CareerEdge is expanding its impact on the region's health care sector by leading a bicounty working group focused on health care-specific work force issues. The Sarasota Manatee Healthcare Collaborative has been meeting since January with more than 30 employers and educators participating.
"We provide an open forum to share and learn best practices, discuss challenges and arrive at solutions together," said Veronica Lequeux, vice president of human resources at Blake Medical Center and chair of the Sarasota Manatee Healthcare Collaborative.
Jennifer Carp, assistant director of CareerEdge, said working with the Sarasota Manatee Healthcare Collaborative will enable CareerEdge to widen its scope of services and help make the region's health care sector more competitive. CareerEdge intends to invest in trainings and other initiatives through the consortium, said Carp.
St. Armands house sells for $4.25 million
SARASOTA -- A waterfront estate on St. Armands Key sold today for $4.25 million -- the highest-priced sale of a single family home on St.
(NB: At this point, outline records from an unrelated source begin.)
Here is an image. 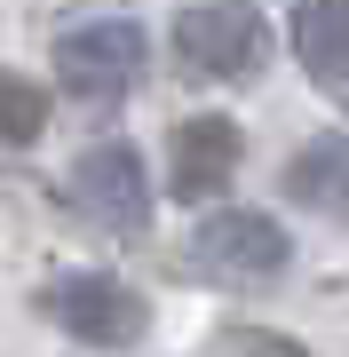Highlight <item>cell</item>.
Here are the masks:
<instances>
[{
    "label": "cell",
    "mask_w": 349,
    "mask_h": 357,
    "mask_svg": "<svg viewBox=\"0 0 349 357\" xmlns=\"http://www.w3.org/2000/svg\"><path fill=\"white\" fill-rule=\"evenodd\" d=\"M191 262L207 270L215 286H270L286 278V262H294V238L270 222V215H246V206H222L191 230Z\"/></svg>",
    "instance_id": "cell-1"
},
{
    "label": "cell",
    "mask_w": 349,
    "mask_h": 357,
    "mask_svg": "<svg viewBox=\"0 0 349 357\" xmlns=\"http://www.w3.org/2000/svg\"><path fill=\"white\" fill-rule=\"evenodd\" d=\"M56 79H64L79 103H119L143 79V24H119V16L72 24L56 40Z\"/></svg>",
    "instance_id": "cell-2"
},
{
    "label": "cell",
    "mask_w": 349,
    "mask_h": 357,
    "mask_svg": "<svg viewBox=\"0 0 349 357\" xmlns=\"http://www.w3.org/2000/svg\"><path fill=\"white\" fill-rule=\"evenodd\" d=\"M40 310H48L64 333H79L88 349H127V342H143V326H151L143 294H135V286H119V278H104V270L56 278L48 294H40Z\"/></svg>",
    "instance_id": "cell-3"
},
{
    "label": "cell",
    "mask_w": 349,
    "mask_h": 357,
    "mask_svg": "<svg viewBox=\"0 0 349 357\" xmlns=\"http://www.w3.org/2000/svg\"><path fill=\"white\" fill-rule=\"evenodd\" d=\"M262 48H270V32H262V16L238 8V0H207V8L175 16V56L191 72H207V79H246L262 64Z\"/></svg>",
    "instance_id": "cell-4"
},
{
    "label": "cell",
    "mask_w": 349,
    "mask_h": 357,
    "mask_svg": "<svg viewBox=\"0 0 349 357\" xmlns=\"http://www.w3.org/2000/svg\"><path fill=\"white\" fill-rule=\"evenodd\" d=\"M72 206H79L88 222L119 230V238H135V230L151 222L143 151H127V143H95V151H79V167H72Z\"/></svg>",
    "instance_id": "cell-5"
},
{
    "label": "cell",
    "mask_w": 349,
    "mask_h": 357,
    "mask_svg": "<svg viewBox=\"0 0 349 357\" xmlns=\"http://www.w3.org/2000/svg\"><path fill=\"white\" fill-rule=\"evenodd\" d=\"M238 159H246V143H238V128H231L222 112L183 119V128H175V143H167V191H175L183 206H199V199L231 191Z\"/></svg>",
    "instance_id": "cell-6"
},
{
    "label": "cell",
    "mask_w": 349,
    "mask_h": 357,
    "mask_svg": "<svg viewBox=\"0 0 349 357\" xmlns=\"http://www.w3.org/2000/svg\"><path fill=\"white\" fill-rule=\"evenodd\" d=\"M286 199L325 222H349V135H318L286 159Z\"/></svg>",
    "instance_id": "cell-7"
},
{
    "label": "cell",
    "mask_w": 349,
    "mask_h": 357,
    "mask_svg": "<svg viewBox=\"0 0 349 357\" xmlns=\"http://www.w3.org/2000/svg\"><path fill=\"white\" fill-rule=\"evenodd\" d=\"M294 56L310 79H349V0H310V8L294 16Z\"/></svg>",
    "instance_id": "cell-8"
},
{
    "label": "cell",
    "mask_w": 349,
    "mask_h": 357,
    "mask_svg": "<svg viewBox=\"0 0 349 357\" xmlns=\"http://www.w3.org/2000/svg\"><path fill=\"white\" fill-rule=\"evenodd\" d=\"M48 128V88L24 72H0V143H40Z\"/></svg>",
    "instance_id": "cell-9"
},
{
    "label": "cell",
    "mask_w": 349,
    "mask_h": 357,
    "mask_svg": "<svg viewBox=\"0 0 349 357\" xmlns=\"http://www.w3.org/2000/svg\"><path fill=\"white\" fill-rule=\"evenodd\" d=\"M238 357H302L294 342H262V333H238V342H231Z\"/></svg>",
    "instance_id": "cell-10"
}]
</instances>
Armands Key since 2007.
The 6,123-square-foot home was under contract after only 81 days on the market. It was sold to buyers represented by Kathleen Callender of Michael Saunders & Co.
Michael Saunders said buyers are actively pursuing luxury homes in the area once again.
The home was designed by Sarasota architect Clifford Scholtz. Surrounded by ivy-covered walls and a double-gated entry, the estate property features five bedrooms, gourmet kitchen, den, workout room, bayside pool and spa and a three-car garage.
Concession finalizes builders partnership
EAST MANATEE -- The Concession has finalized partnerships with several builders for its luxury residential community next to The Concession Golf Club. The builders include: Anchor Builders, Arthur Rutenburg Homes, Holiday Group, John Cannon Homes Inc, John Neal Homes and Lee Wetherington Homes.
The partnerships are part of The Concession's approach to build relationships with prospective buyers and provide another level of service and choice in their high-end market. Each builder has committed to build a new model home by the end of 2013.
Arthur Rutenburg Homes has a new model open seven days a week at The Concession.
"Each of these builders have demonstrated exceptional quality and customer service and are a great fit for The Concession clientele." said Kevin Daves, president of Core Development, the developer of The Concession and The Ritz Carlton Sarasota. "These partnerships allow us to connect with more buyers and offer additional design choices."